Por un segundo, el tiempo se detuvo. Sus labios temblaron, pero no respondió. Solo respiró hondo, y su silencio fue más devastador que cualquier rechazo.
Lucía
No sé cómo no salí corriendo.
 Lo vi avanzar entre la multitud como un recuerdo que se negaba a morir.
 Era él, el mismo que había prometido no buscarme, el que me destruyó sin una palabra.
Y sin embargo, cuando dijo mi nombre, algo dentro de mí cedió.
Su voz. Esa voz que me había acompañado en sueños, en canciones, en el ruido del mundo.
 Me paralizó.
Lo escuché hablar, temblar, romperse frente a mí. Su sinceridad me dolía más que sus mentiras. Porque si era verdad lo que decía… entonces todo el dolor que había sentido había sido por culpa de otros, no de él. Y eso lo hacía mil veces peor.
Mientras hablaba, recordé sus manos sobre el piano, la forma en que cerraba los ojos cuando me cantaba algo improvisado. Recordé su risa.
 Y sentí rabia. Rabia porque todavía podía recordar todo eso.
—No sé si puedo confiar en ti otra vez —dije al fin.
Mi voz sonó más fría de lo que sentía. Pero era la única forma de no derrumbarme.
Él bajó la mirada, con una tristeza tan real que me partió el alma.
 Luego sonrió, una de esas sonrisas que esconden más pena que luz.
—Entonces déjame intentarlo cada día —susurró.
Mi corazón se contrajo.
Por un segundo, quise creerle. Quise lanzarme a sus brazos, olvidar el escándalo, el miedo, las noches llorando frente a una pantalla vacía.
 Pero las luces del evento me recordaron dónde estábamos.
 Cámaras. Gente mirando. Voces murmurando.

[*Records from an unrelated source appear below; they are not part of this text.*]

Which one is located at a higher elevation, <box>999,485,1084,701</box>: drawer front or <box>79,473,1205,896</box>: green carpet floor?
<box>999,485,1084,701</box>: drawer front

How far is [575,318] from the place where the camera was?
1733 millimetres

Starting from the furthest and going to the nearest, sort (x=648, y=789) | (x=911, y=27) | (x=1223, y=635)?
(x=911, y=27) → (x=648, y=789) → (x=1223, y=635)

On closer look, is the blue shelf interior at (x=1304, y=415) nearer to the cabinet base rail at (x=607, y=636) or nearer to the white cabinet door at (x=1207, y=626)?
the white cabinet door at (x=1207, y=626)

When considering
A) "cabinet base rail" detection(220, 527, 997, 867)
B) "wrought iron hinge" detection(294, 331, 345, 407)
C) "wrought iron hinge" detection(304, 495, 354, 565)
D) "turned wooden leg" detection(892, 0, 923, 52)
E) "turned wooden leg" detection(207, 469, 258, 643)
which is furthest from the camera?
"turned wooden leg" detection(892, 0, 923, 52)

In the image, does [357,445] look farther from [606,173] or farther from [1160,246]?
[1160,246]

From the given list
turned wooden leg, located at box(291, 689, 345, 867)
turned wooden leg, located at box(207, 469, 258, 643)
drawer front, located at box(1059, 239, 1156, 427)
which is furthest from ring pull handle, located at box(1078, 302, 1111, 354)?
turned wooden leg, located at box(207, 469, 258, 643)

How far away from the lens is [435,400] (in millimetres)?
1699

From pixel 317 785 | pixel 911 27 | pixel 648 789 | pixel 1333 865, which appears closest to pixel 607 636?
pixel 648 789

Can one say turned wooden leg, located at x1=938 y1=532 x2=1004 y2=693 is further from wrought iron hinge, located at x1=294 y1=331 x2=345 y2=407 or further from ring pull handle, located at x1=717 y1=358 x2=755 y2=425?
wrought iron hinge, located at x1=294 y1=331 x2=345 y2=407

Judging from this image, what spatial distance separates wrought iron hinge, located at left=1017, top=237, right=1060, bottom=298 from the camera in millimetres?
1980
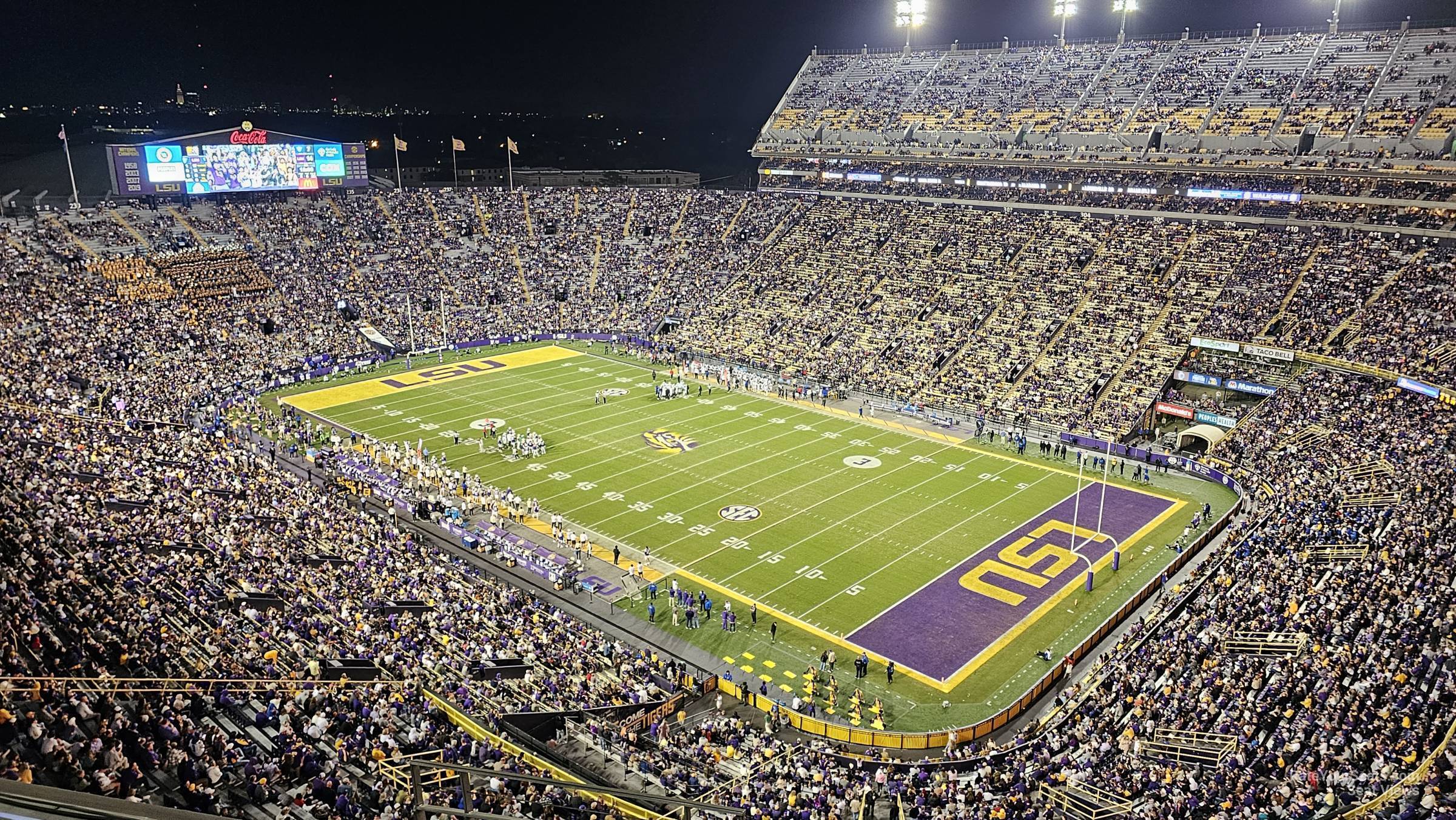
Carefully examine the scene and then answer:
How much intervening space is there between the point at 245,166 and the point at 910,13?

Una ráfaga de flashes estalló a nuestro alrededor.
 Y entonces lo comprendí: el mundo nos estaba observando otra vez.
Retrocedí un paso, confundida entre los destellos.
 Él intentó acercarse, pero una ola de asistentes, fotógrafos y curiosos nos separó.

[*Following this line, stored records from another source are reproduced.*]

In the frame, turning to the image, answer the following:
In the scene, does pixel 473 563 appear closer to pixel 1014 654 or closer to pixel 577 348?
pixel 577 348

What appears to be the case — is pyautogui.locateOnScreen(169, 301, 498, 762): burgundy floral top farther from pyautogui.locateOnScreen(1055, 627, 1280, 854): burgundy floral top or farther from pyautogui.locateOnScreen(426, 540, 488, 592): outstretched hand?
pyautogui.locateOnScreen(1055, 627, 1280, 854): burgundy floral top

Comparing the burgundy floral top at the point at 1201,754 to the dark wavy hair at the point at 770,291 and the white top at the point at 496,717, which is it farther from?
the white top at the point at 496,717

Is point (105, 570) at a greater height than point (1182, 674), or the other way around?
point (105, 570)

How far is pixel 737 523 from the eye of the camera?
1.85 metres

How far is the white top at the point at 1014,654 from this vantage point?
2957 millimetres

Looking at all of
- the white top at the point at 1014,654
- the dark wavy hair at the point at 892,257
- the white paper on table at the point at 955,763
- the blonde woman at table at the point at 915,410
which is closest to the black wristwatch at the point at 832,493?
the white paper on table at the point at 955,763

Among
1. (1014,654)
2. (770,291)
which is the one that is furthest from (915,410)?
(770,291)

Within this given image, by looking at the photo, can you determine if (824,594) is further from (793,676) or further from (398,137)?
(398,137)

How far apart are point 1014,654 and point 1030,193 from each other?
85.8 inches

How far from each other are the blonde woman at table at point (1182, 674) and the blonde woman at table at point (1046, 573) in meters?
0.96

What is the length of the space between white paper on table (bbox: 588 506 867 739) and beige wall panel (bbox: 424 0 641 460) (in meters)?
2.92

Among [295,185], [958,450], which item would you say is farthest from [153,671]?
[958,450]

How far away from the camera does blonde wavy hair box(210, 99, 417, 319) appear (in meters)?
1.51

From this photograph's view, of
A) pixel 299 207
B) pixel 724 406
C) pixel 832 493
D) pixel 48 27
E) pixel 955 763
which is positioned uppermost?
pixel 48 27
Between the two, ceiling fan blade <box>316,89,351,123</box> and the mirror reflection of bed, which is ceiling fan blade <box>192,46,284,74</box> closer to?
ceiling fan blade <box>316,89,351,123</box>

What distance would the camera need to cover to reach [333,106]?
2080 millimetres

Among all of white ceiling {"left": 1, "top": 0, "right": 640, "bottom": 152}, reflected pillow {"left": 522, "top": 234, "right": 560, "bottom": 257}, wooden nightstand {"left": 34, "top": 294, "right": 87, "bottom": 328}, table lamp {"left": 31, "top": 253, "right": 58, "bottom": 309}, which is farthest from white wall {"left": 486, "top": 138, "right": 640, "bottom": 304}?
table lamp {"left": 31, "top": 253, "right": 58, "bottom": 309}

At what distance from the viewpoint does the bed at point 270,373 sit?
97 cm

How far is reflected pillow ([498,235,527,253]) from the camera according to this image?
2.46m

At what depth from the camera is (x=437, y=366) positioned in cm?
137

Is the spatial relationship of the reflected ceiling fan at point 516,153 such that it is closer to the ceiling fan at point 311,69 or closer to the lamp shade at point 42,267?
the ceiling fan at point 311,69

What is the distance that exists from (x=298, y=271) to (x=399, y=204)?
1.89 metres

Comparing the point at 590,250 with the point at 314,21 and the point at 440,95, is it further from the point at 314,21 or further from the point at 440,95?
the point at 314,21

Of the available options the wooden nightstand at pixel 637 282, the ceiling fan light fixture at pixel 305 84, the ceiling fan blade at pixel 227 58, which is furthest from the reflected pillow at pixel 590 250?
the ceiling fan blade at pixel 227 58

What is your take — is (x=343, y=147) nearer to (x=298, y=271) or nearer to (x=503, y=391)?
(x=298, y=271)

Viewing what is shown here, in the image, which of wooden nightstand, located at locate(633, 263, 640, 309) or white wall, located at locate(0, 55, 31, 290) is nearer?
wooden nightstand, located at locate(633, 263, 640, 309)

La música del evento seguía sonando, suave, irónica. Era la misma canción que había cantado por mí.
—Lucía —lo escuché llamar, su voz perdiéndose entre el ruido.

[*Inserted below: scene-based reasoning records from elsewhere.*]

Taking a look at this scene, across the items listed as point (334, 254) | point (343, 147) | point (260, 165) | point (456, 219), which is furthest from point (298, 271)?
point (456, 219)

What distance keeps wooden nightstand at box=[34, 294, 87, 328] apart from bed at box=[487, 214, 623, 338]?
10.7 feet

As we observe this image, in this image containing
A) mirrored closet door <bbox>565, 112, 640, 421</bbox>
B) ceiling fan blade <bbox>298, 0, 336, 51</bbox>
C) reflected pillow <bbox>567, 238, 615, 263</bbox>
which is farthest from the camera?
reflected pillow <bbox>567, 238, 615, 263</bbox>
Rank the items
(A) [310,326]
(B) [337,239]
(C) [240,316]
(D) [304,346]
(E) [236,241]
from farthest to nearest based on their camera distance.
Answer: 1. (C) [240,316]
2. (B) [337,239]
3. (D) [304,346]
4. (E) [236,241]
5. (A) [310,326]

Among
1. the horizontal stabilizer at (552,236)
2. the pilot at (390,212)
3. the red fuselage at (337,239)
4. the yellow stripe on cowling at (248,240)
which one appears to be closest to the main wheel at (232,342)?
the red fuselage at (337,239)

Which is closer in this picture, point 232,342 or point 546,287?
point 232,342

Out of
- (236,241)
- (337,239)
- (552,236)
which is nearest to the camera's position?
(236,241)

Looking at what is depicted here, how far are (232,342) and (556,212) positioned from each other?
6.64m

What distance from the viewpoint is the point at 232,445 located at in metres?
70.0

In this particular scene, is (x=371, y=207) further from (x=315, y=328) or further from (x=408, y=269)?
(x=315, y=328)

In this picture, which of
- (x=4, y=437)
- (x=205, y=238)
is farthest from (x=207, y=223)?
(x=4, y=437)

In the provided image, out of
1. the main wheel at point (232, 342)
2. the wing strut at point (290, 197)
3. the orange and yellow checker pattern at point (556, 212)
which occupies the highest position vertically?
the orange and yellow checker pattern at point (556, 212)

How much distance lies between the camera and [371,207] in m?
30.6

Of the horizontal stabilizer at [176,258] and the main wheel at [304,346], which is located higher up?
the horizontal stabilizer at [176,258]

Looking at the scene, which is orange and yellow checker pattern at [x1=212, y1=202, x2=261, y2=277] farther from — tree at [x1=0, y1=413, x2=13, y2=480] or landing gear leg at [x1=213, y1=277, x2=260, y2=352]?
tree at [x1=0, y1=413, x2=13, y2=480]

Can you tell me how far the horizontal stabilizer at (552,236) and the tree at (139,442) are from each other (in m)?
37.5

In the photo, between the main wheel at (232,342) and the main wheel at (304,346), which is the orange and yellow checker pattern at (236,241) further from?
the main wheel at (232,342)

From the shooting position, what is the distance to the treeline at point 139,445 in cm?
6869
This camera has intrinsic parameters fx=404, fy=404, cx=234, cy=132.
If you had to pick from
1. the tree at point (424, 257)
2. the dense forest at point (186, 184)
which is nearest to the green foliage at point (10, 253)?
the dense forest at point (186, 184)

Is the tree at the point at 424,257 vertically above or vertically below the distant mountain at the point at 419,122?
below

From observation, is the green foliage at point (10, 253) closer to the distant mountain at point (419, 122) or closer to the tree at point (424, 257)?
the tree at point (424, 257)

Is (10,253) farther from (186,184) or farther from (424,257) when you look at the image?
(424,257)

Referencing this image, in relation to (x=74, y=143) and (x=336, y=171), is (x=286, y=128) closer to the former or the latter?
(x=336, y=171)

Me giré apenas, el corazón latiéndome en los oídos.
 Nuestros ojos se encontraron una última vez.
 Y en esa mirada, había tanto amor y tanto dolor que me sentí vacía.
Las luces se apagaron.
 Solo quedaron murmullos, cámaras, respiraciones agitadas.
Y en medio del caos, comprendí algo:
 la historia entre nosotros no había terminado.
 Solo había cambiado de escenario.
Mientras me alejaba, escuché un clic.
 Un paparazzi había captado justo el momento en que nuestras miradas se fundieron.
Supe, sin mirar atrás, que esa imagen se volvería viral.
 Y que a partir de mañana, todo volvería a empezar: los titulares, los juicios, las suposiciones.
Pero esta vez… no era el odio lo que me temía enfrentar.
 Era la posibilidad de volver a amarlo.
“Bajo la misma canción, los dos seguimos siendo los mismos…
 solo que ahora, la letra nos duele diferente.”